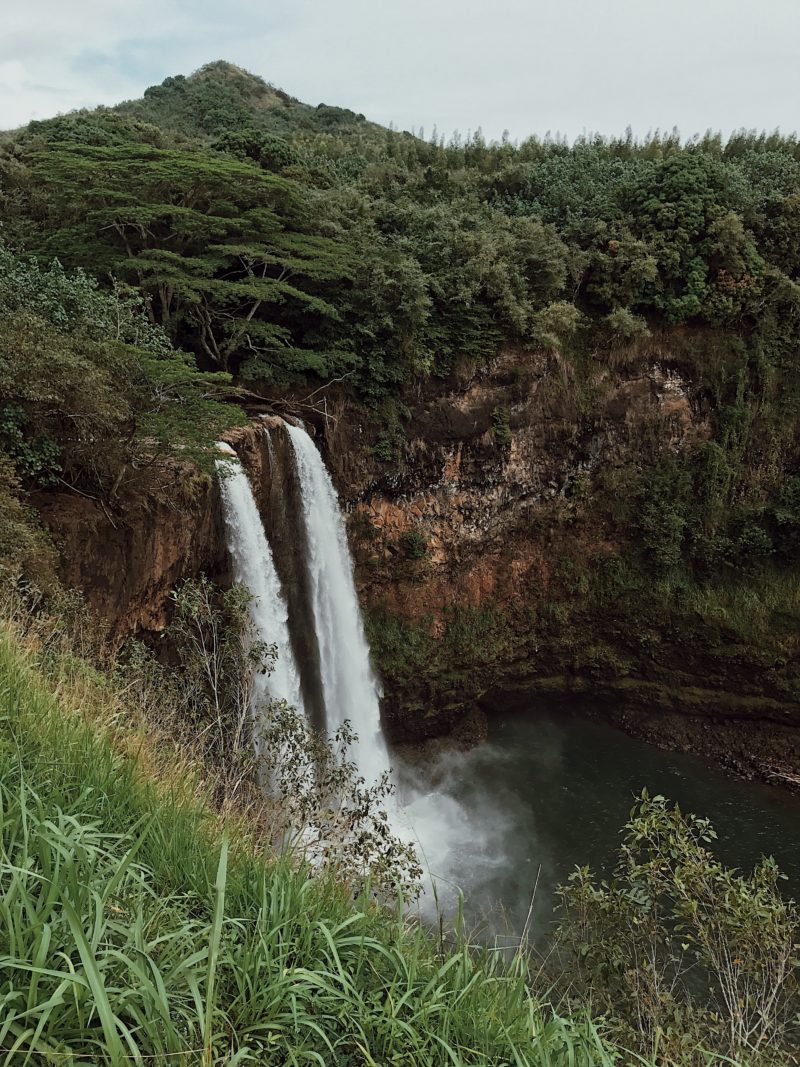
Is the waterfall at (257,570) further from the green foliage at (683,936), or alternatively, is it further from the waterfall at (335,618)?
the green foliage at (683,936)

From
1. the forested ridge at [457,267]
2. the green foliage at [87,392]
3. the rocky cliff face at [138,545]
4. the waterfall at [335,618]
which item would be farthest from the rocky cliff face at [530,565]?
the green foliage at [87,392]

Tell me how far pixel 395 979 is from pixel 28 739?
192 cm

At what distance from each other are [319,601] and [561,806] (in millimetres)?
6776

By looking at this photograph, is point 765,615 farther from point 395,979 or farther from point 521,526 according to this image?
point 395,979

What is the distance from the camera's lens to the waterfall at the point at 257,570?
9859 millimetres

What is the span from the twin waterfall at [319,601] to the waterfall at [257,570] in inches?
0.6

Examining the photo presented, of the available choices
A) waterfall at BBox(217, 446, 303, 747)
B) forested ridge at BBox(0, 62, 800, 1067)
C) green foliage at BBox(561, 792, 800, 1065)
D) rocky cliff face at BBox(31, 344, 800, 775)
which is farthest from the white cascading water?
green foliage at BBox(561, 792, 800, 1065)

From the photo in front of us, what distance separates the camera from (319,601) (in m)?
12.0

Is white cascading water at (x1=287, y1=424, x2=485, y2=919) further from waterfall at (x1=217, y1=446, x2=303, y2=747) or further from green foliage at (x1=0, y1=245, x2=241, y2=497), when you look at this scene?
green foliage at (x1=0, y1=245, x2=241, y2=497)

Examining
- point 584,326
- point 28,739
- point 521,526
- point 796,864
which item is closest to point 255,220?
point 584,326

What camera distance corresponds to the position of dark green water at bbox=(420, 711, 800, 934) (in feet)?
37.5

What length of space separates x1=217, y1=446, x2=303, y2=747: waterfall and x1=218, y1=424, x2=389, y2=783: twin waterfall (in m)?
0.02

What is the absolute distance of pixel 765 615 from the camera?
1498 cm

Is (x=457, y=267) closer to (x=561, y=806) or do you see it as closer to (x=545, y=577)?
(x=545, y=577)
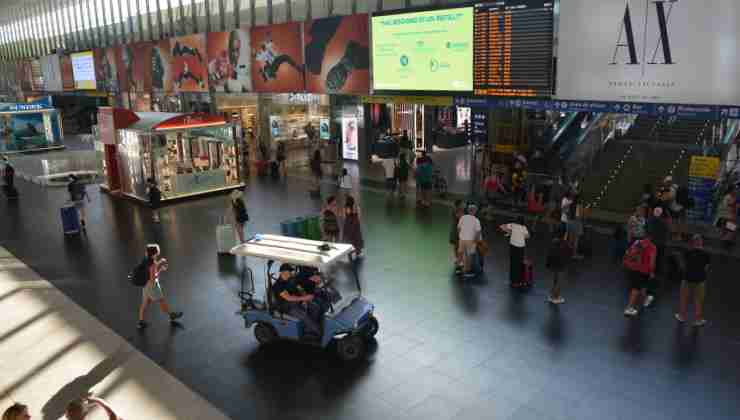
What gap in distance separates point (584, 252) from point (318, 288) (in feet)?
22.5

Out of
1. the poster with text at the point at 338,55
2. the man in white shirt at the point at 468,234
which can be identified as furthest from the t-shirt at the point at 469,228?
the poster with text at the point at 338,55

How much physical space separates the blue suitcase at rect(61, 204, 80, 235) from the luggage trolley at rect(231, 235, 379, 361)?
30.5 feet

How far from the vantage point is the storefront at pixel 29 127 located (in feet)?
118

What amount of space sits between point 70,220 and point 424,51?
11.3 meters

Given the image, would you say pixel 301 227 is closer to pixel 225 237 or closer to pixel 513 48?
pixel 225 237

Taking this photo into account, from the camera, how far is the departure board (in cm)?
1483

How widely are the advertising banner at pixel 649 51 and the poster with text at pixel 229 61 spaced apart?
50.9 ft

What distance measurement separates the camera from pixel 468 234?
38.1 ft

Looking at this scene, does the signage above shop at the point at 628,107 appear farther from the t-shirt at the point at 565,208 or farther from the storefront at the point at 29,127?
the storefront at the point at 29,127

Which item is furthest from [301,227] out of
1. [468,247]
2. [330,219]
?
[468,247]

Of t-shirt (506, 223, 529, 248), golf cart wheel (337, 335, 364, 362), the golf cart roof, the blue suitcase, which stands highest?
the golf cart roof

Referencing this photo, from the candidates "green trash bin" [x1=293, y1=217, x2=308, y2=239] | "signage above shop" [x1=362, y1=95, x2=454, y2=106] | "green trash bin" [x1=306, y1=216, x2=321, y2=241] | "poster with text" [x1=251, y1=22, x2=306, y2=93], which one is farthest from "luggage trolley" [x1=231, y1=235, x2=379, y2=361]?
"poster with text" [x1=251, y1=22, x2=306, y2=93]

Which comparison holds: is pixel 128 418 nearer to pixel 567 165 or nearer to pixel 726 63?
pixel 726 63

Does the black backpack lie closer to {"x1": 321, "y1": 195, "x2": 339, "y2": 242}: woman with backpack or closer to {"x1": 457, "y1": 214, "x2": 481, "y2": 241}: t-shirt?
{"x1": 321, "y1": 195, "x2": 339, "y2": 242}: woman with backpack
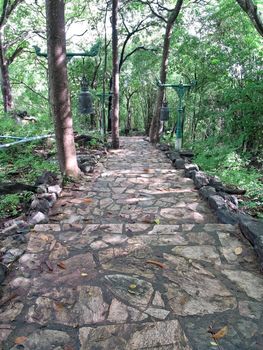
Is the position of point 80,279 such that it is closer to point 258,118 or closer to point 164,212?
point 164,212

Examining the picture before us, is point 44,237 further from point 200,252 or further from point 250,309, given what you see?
point 250,309

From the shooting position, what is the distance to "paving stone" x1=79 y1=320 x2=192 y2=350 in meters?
1.84

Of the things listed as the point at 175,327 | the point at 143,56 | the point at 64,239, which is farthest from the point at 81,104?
the point at 143,56

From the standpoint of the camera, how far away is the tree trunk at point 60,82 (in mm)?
5043

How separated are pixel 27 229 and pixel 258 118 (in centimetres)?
625

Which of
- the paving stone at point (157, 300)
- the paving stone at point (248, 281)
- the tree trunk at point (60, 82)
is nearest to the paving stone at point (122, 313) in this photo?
the paving stone at point (157, 300)

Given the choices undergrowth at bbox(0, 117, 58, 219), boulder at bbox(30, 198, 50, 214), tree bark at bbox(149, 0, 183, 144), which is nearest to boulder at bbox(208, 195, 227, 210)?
boulder at bbox(30, 198, 50, 214)

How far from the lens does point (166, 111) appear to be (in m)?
10.8

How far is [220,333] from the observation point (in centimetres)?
195

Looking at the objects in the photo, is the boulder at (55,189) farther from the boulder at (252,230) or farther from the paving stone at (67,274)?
the boulder at (252,230)

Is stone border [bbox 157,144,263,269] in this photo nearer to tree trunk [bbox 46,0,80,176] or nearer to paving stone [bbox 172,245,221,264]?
paving stone [bbox 172,245,221,264]

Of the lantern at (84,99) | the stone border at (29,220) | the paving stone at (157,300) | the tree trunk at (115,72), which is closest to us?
the paving stone at (157,300)

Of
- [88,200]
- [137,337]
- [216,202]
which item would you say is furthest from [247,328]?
[88,200]

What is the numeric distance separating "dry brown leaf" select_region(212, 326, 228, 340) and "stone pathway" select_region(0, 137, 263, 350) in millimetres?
20
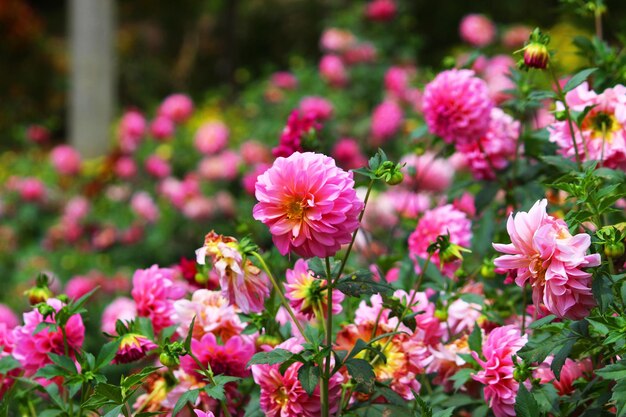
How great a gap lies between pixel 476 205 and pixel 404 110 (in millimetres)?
2276

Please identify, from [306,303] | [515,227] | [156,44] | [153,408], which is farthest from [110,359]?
[156,44]

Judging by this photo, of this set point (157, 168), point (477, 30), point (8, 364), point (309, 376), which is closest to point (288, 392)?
point (309, 376)

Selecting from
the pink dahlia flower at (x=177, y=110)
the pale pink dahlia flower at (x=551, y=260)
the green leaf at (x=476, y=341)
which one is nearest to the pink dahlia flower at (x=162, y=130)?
the pink dahlia flower at (x=177, y=110)

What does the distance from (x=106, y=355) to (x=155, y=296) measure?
154 mm

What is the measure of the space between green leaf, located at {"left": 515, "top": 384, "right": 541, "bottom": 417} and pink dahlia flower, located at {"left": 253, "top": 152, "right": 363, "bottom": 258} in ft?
0.84

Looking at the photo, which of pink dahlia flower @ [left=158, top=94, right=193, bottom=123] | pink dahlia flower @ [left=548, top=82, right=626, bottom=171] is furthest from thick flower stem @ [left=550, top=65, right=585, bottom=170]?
pink dahlia flower @ [left=158, top=94, right=193, bottom=123]

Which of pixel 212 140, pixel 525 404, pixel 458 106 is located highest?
pixel 212 140

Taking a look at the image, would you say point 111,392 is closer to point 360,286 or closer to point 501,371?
point 360,286

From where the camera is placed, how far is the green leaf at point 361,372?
94 centimetres

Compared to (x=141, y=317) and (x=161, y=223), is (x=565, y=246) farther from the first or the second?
(x=161, y=223)

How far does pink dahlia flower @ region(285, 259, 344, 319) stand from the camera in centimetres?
103

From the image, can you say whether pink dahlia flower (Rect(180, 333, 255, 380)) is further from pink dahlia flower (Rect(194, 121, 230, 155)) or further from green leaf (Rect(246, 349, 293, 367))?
pink dahlia flower (Rect(194, 121, 230, 155))

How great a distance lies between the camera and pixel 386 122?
3420 mm

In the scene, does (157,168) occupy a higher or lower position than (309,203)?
higher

● **Your instructions**
Reproduce the listing above word for word, from its very beginning down through the line containing "9859 millimetres", and leave out the pictures.

● **Solution to this task**
Is the waterfall at (257,570) further from the green foliage at (683,936), or alternatively, is it further from the waterfall at (335,618)?
the green foliage at (683,936)

From
1. the forested ridge at [457,267]
2. the green foliage at [87,392]
3. the rocky cliff face at [138,545]
4. the waterfall at [335,618]
which item would be farthest from the rocky cliff face at [530,565]?
the green foliage at [87,392]

Tell me how far pixel 395 979 is from pixel 28 739?
192 cm

At what distance from each other are [319,601] and [561,806] (in millimetres)?
6776

By looking at this photograph, is point 765,615 farther from point 395,979 or farther from point 521,526 according to this image?
point 395,979

What is the distance from the camera's lens to the waterfall at the point at 257,570?
9859 millimetres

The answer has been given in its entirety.